Thursday, February 24, 2011

Embracing Teachers

Embracing Teachers by Moonstruck1

It has become increasingly popular to bash teachers.  This teacher bashing is a sad commentary on a society that is in an educational free fall.  How is it productive to bash the professionals charged to educate children and young adults? 

We are all frustrated by high taxes and wasted dollars in our school districts.  But, the money spent on teachers is not wasted.  If it takes a village to raise a child, it certainly takes many talented, creative, dedicated classroom teachers at the heart of our educational process.

In the fifties, when my older sister began elementary school, the highlight of my day started when my sister returned and it was our turn to “play school.”  Before I started kindergarten, my sister had already taught me to read and to write.  In fact, my elementary school teachers were leaps ahead of their time because they willingly “individualized my instruction.”  As children, we played dolls and we played doctor, even cowboys and Indians….but our perennial favorite game was “playing school.”  Most kids love teachers until some teacher bashing adult undermines that relationship.

Interestingly, when teachers were underpaid, they were beloved.  But, as soon as teachers started earning a fair and respectable wage, they suddenly became the scapegoat for everyone’s angst over high property taxes.  Most kids imitate what they experience at home.  If parents bash teachers, you can be assured their children will mimic that disrespect. 

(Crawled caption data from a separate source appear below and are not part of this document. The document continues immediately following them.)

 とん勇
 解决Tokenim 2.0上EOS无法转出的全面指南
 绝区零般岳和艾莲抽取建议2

It’s ironic that Americans love professional athletes earning 20 million a year, love movie stars demanding 20 million a picture, love rappers garnering 20 million an album, but begrudge teachers professional salaries. 
Interestingly, many citizens think teaching is easy work until they try it.  Elementary school teachers take 25 vulnerable children with varying basic skills and maturity levels and teach them to behave, to read, to write, to add, to subtract, to share, to use computers.  High school teachers have five classes with over 130 students, and somehow get these young adults to read Shakespeare, to write effectively and understand the causes of war and chemical equations and program computers and speak foreign languages.  And, don’t forget these 130 students all have emotional baggage, unique learning styles and different rates of learning.

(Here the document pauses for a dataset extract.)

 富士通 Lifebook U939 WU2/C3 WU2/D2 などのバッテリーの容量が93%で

Some gripers complain that teachers only work ten months a year.  But, few know that teachers are not paid during the summer.  And, their unpaid summer is devoted to completing the mandatory graduate work to maintain their positions.  Others complain that teachers work a short day.  But, what is the difference between working 7 to 3 and working 9 to 5?  It’s still eight hours.  But, here’s the real difference:  at the end of the day, after most employees return home, their work is done.  Teachers go home, but after dinner they start their second shift:  grading papers, planning lessons, writing recommendations, calling parents, and creating tests and other materials.   Teachers also attend school meetings and parent conferences and concerts and plays and class trips and sporting events.

If teaching is so easy, why do so many dedicated academic teachers retire at age 55?  The answer is that most teachers are exhausted from working too hard.  After working 60 to 70 hours a week for 34 years, they realize that life must get easier.  I have one teacher friend who became a doctor, another became a bond trader, and two others became lawyers, they all left teaching because they felt overworked, underpaid and undervalued.  The disrespect hurts most of all.

When young girls are pregnant, they tell a teacher.  When young boys are bullied, they tell a teacher.  When young girls or boys are hurt or humiliated or rejected or friendless or dateless, they tell a teacher.  So, in addition to planning  a lesson and leading a discussion, the teacher must make sure that the poor child has money for lunch and the friendless child has someone to eat with, and the victimized child believes in his worth, and the second string athlete continues with sports, and the plump child stays in school, and the anorexic child sees a counselor and the angry child does not hurt himself or someone else.  And, this is all in the context of a typical day’s work. 

Experienced teachers are not overpaid.   Teaching is like parenting: the job is never, ever done.   Most successful adults became who they are today because of the many dedicated teachers who mentored, believed and encouraged them along the way.